PulteGroup Chairman and CEO Richard J. Dugas Jr. will retire next year, a decision the homebuilder attributes in part to a leadership change demanded by the company’s founder and his grandson.
But in a letter to the company’s board Monday, founder Bill Pulte wrote that Dugas’ retirement plan “falls far short of the short-term leadership change that PulteGroup shareholders and PulteGroup employees need.” He also criticized the company for saying Monday that it won’t nominate Jim Grosfeld, Pulte’s former chairman and CEO, to stay on the board.
Dugas has served as CEO since 2003 and chairman of the company’s board since 2009. The Atlanta-based company said Monday that Dugas decided to retire in May 2017, due in part to the actions of founder Bill Pulte; his grandson, also named Bill Pulte; and Grosfeld, who was appointed to the board in December at the founder’s request.
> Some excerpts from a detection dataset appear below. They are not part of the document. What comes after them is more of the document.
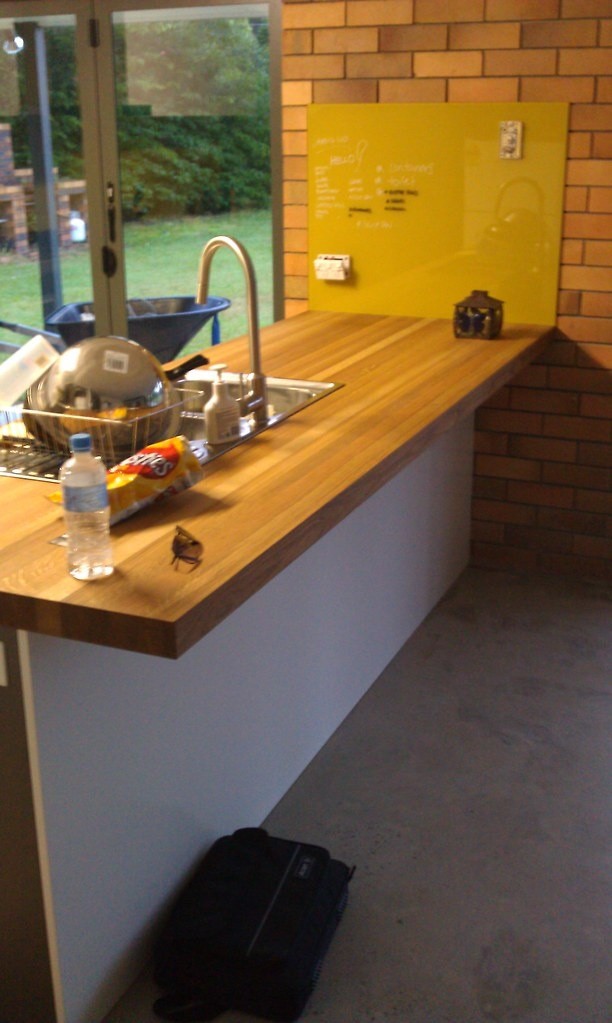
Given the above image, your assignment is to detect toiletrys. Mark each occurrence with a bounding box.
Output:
[203,364,241,444]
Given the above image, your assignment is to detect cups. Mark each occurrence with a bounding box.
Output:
[0,335,60,409]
PulteGroup Inc. said Bill Pulte, who founded the company in 1950, and Grosfeld had recently demanded an immediate CEO change and a different direction for the company.
The homebuilder said Dugas offered to accelerate the board’s succession plan to avoid a “public battle that would not be in the interests of shareholders.”
PulteGroup operates in about 50 markets around the country. Its brands include Centex, Pulte Homes, Del Webb and DiVosta Homes.
Company shares fell $1.21, or 6.6 per cent, to close at $17.21 Monday. The stock has declined 24 per cent in the past 12 months.
PulteGroup will report first quarter earnings on April 21.
This story has been corrected to show that Jim Grosfeld is not Bill Pulte’s grandson, who is also named Bill Pulte.